Le Gouvernement entend y répondre et complète le projet de loi relatif à la protection des enfants avec un double renforcement de la réponse publique

  • accélérer la conduite des enquêtes et durcir la répression, d'une part 
  • consolider les dispositifs de prévention, d'autre part

La lettre rectificative resserre d’abord le cadre temporel de l'enquête conduite par le procureur de la République. Elle consacre le principe d'une audition rapide des mis en cause dès leur identification. Elle garantit aussi une meilleure information des victimes à l’issue des trois premiers mois d’investigation. C'est une exigence simple, qu'attendent les enfants comme les familles : que les services d’enquête et l’institution judiciaire agissent vite, sans laisser le temps faire son œuvre d'oubli ou de découragement.

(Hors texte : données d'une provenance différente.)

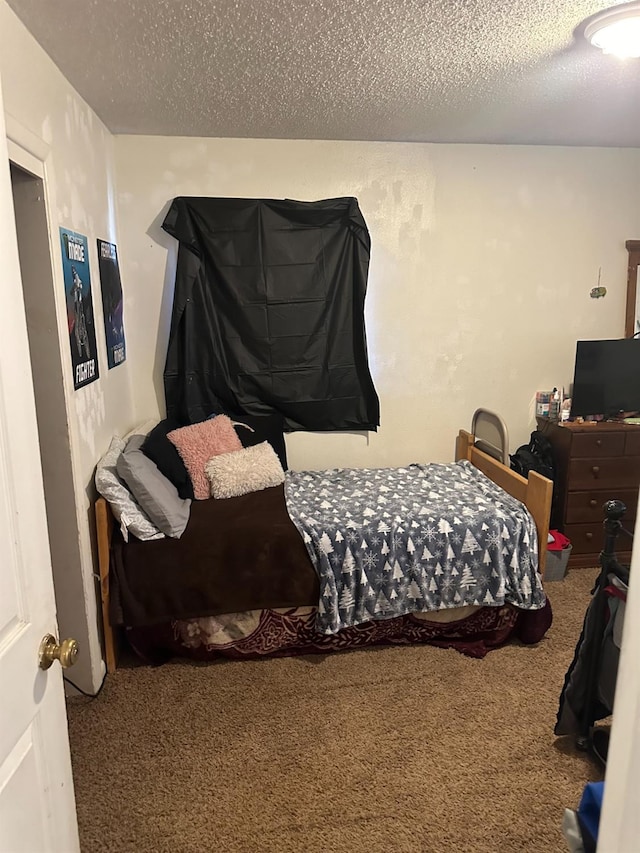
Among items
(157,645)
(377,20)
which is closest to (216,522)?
(157,645)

Le Gouvernement entend ensuite rehausser la réponse pénale au niveau de gravité des faits. La lettre rectificative porte la répression du viol sur mineur de quinze ans à caractère sériel à la réclusion criminelle à perpétuité. Dans la même logique de fermeté, les auteurs d'infractions sexuelles sont exclus du bénéfice de la libération sous contrainte de plein droit : aucun automatisme ne saurait s'appliquer à ceux qui ont attenté à l'intégrité d'un enfant.

Enfin, la lettre rectificative complète la portée du projet de loi relatif à la protection des enfants qui, déjà, systématise le contrôle des antécédents judiciaires des professionnels et bénévoles intervenant auprès des enfants dans les écoles, les accueils périscolaires et de loisirs, les établissements de santé. La lettre rectificative prévoit d’abord un régime de contrôle préfectoral des accueils de mineurs aujourd'hui non couverts par une réglementation particulière, en vue de s’assurer du respect des garanties de santé et de sécurité physique et morale des mineurs. Elle prévoit ensuite l’obligation de communiquer aux responsables légaux de chaque enfant l’identité des professionnels intervenant à son contact dans le cadre des activités périscolaires, afin de renforcer la confiance, de permettre aux familles d'identifier ces intervenants et, s'il y a lieu, de faciliter le signalement de tout comportement préoccupant.